» Supplied passage
In MYSQL, how to summarise query results based on the parameters not specified in the query? - Ebay API

user1831240
November 17, 2012
215 views
0 votes
2 Answers

I have a MySQL table with around 4 million+ rows. Let us say the table is as follows:

Columns in table Person:

Id
Name
Age
Marital Status
Education Level
‘Location Country’
‘Description’

When I run a query based on Age, I also want to have a summary count of people with the same age in different marital status and also with different ‘Education Level’ and ‘Location Country’.

When I run a query based on Age and Education Level, I also want to have a summary count of people with the same age and Education Level in different marital status and also with different ‘Location Country’.

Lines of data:
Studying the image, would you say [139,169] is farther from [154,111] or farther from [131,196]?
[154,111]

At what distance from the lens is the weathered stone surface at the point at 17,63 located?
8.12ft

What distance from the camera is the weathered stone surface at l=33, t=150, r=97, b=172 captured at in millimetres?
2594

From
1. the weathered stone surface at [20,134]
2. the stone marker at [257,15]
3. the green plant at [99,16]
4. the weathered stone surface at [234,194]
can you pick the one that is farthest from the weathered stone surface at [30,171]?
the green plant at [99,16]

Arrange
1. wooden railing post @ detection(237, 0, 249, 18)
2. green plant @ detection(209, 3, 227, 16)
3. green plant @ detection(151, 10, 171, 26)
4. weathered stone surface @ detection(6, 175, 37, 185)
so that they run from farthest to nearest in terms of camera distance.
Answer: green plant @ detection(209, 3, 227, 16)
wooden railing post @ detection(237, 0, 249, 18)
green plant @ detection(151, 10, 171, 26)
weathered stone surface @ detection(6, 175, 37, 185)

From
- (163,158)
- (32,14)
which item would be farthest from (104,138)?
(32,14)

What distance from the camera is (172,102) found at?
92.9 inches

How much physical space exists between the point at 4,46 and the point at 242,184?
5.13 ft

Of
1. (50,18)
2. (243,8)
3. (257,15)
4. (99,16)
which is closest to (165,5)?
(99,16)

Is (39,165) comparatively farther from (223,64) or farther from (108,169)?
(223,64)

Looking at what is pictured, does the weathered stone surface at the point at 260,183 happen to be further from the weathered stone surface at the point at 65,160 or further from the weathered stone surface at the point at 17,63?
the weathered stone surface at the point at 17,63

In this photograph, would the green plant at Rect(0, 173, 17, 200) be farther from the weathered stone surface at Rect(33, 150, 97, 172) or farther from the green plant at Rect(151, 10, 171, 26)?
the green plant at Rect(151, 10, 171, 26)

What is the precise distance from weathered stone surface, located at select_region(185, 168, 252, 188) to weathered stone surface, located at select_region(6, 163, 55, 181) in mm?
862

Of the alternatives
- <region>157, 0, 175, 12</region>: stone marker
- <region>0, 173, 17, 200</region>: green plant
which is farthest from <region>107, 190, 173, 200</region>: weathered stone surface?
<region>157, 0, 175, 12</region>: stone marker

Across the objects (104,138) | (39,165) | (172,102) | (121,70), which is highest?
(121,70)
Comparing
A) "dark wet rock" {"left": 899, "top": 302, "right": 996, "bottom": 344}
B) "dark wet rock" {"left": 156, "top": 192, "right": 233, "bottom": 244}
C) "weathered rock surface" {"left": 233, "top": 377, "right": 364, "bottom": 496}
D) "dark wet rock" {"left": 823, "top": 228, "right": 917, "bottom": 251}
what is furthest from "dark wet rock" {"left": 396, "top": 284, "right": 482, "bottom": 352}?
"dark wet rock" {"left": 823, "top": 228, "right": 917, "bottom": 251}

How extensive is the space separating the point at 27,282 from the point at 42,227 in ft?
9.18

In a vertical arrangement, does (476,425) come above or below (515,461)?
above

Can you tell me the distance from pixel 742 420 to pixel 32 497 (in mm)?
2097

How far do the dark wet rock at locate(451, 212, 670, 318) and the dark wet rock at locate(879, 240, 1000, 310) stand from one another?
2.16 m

» Stated problem 1
Answer these about the MySQL question above the records:
(a) About how many rows does the table hold?
(b) What is the table called?
(c) When the query is based on Age and Education Level, by which two fields should the summary counts be split?
» Stated problem 2
Extend the MySQL question about summary counts, picking up after its last sentence.

» Exercise answer 1
(a) Around 4 million+ rows.
(b) Person.
(c) Marital status and 'Location Country'.

» Exercise answer 2
For example, the query issued would be SELECT * FROM Person WHERE Age = 27;. I also want results that would be produced by SELECT Education Level, COUNT(*) FROM Person WHERE Age = 27 GROUP BY Education Level; and SELECT Location Country, COUNT(*) FROM Person WHERE Age = 27 GROUP BY Location Country;

Also, this becomes more challenging for me when I have to do a search based on keywords on description and want a summary count on each of the other columns. The application I am developing is a sort of search engine. This can be seen in sites like Ebay,

I can possibly run these queries separately. But, with 4 million rows, the GROUP BY query will take substantial amount of time. This is an internet application and the query should complete within few seconds.

Any help would be much appreciated.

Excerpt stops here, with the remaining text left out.